SL(2,R) covariant conditions for N=1 flux vacua

TL;DR

This paper reformulates the supersymmetry conditions for N=1 flux vacua in type IIB supergravity to explicitly display SL(2,R) symmetry, simplifying the analysis of F-theory compactifications and classifying solutions into charged and chargeless types.

Contribution

It introduces an SL(2,R) covariant formulation of pure spinor equations, enabling a unified treatment of various supersymmetric flux vacua in F-theory.

Findings

Derived covariant supersymmetry conditions for chargeless solutions.

Classified solutions into charged and chargeless categories.
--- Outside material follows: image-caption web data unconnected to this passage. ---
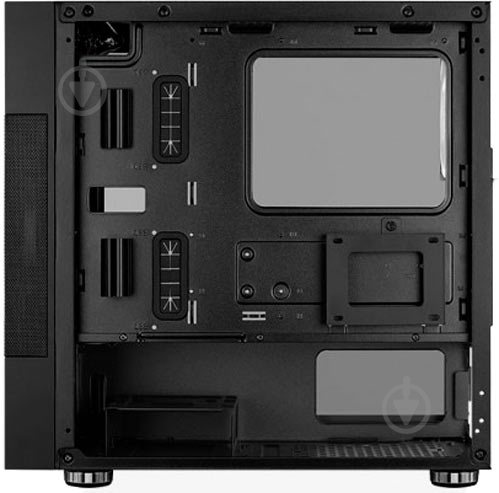 Корпус AeroCool Atomic-G-BK-v1 Black - фото 8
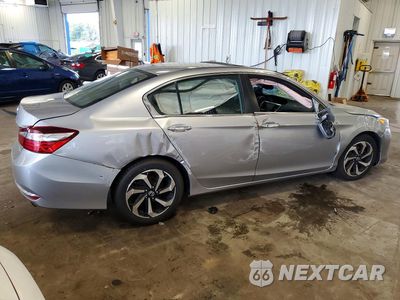 Trzecie zdjęcie samochodu z tyłu: 2016 HONDA ACCORD EXL VIN:1HGCR2F92GA065748 - miniatura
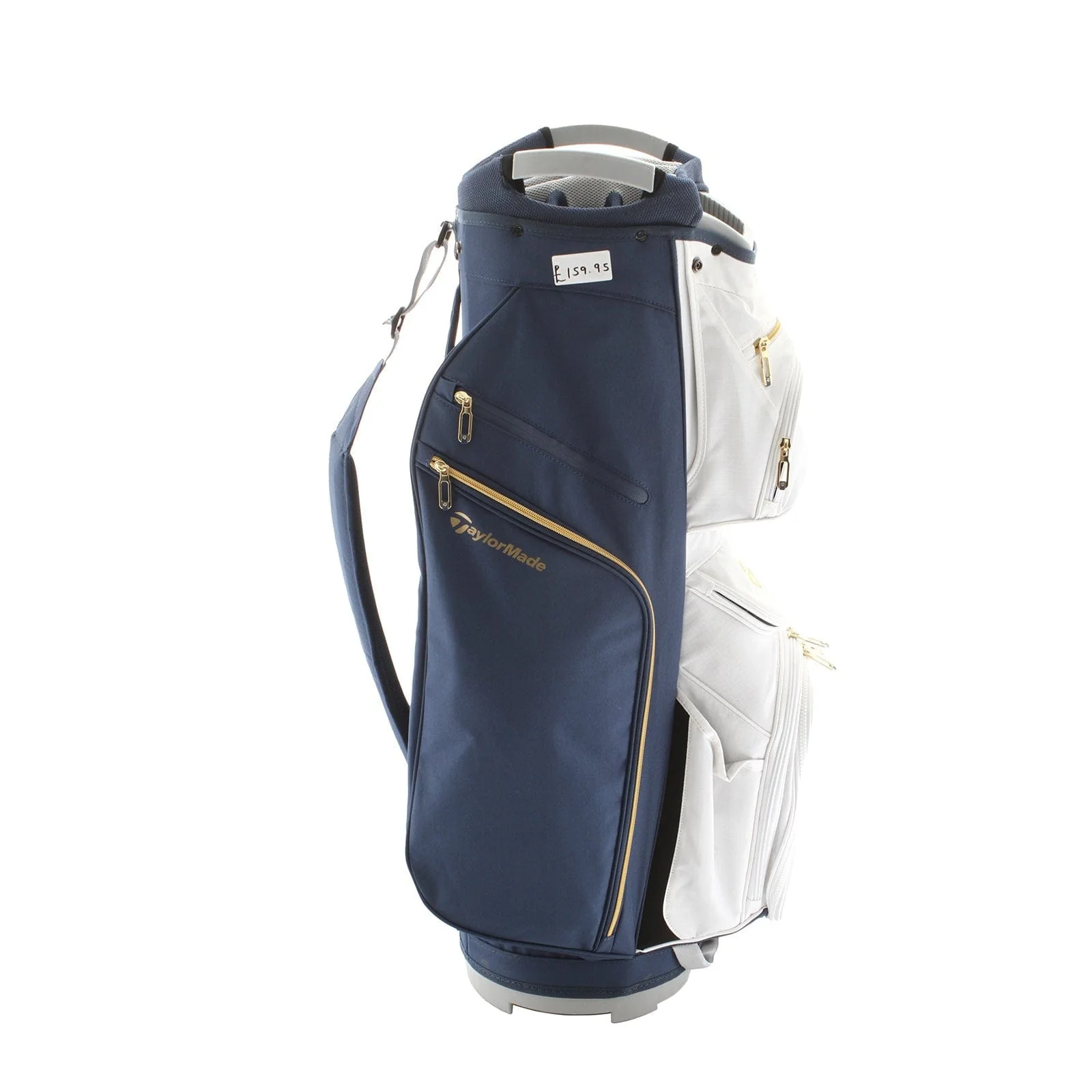 TaylorMade Kalea Gold Cart Bag - Blue/White/Gold - Image 3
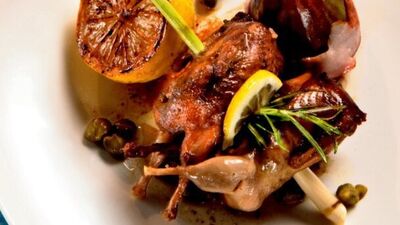 Kişnişli bıldırcın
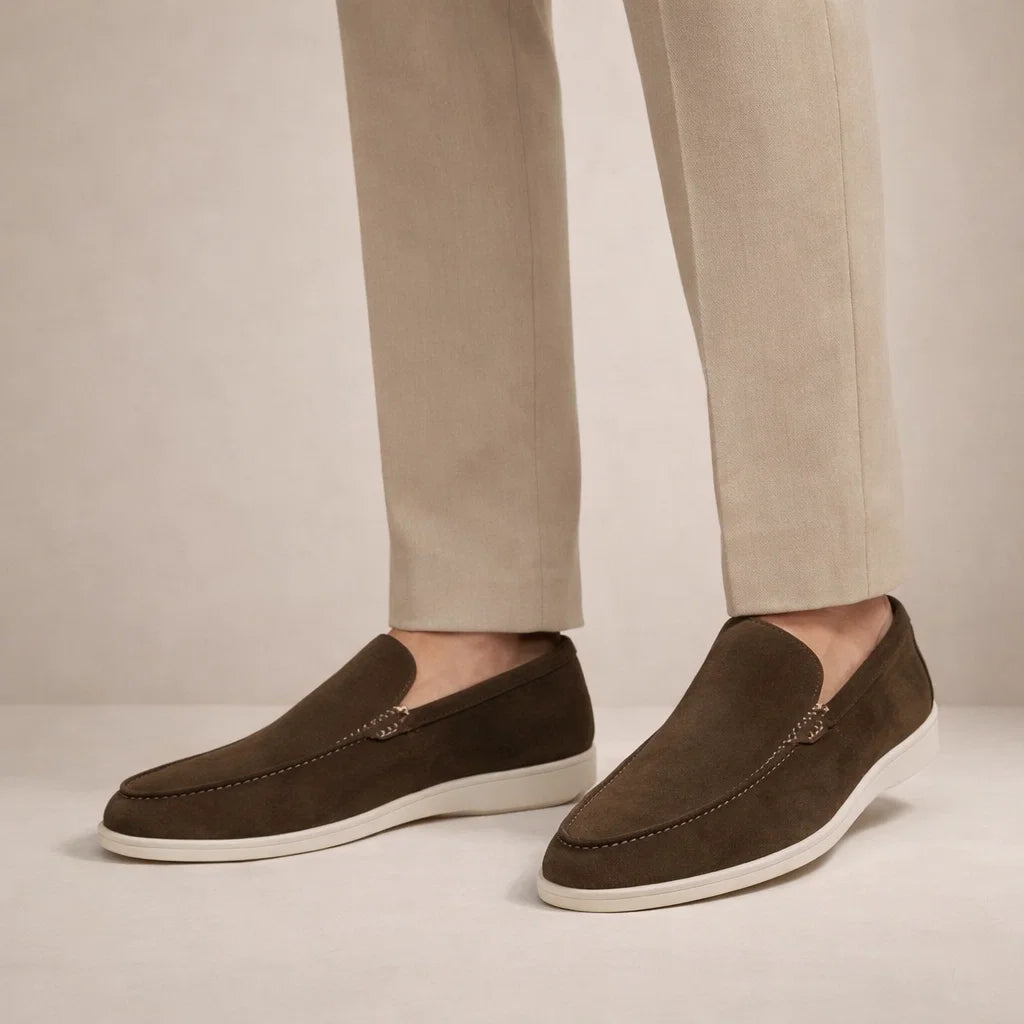 Men's Slip-On Leather Loafers 6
Simplified the geometric analysis of F-theory compactifications.

Abstract

Four-dimensional supersymmetric N = 1 vacua of type IIB supergravity are elegantly described by generalized complex geometry. However, this approach typically obscures the SL(2, R) covariance of the underlying theory. We show how to rewrite the pure spinor equations of Grana, Minasian, Petrini and Tomasiello (hep-th/0505212) in a manifestly SL(2,R) covariant fashion. Solutions to these equations fall into two classes: "charged" solutions, such as those containing D5-branes, and "chargeless" solutions, such as F-theory solutions in the Sen limit and AdS4 solutions. We derive covariant supersymmetry conditions for the chargeless case, allowing general SU(3)xSU(3) structure. The formalism presented here greatly simplifies the study of the ten-dimensional geometry of general supersymmetric compactifications of F-theory.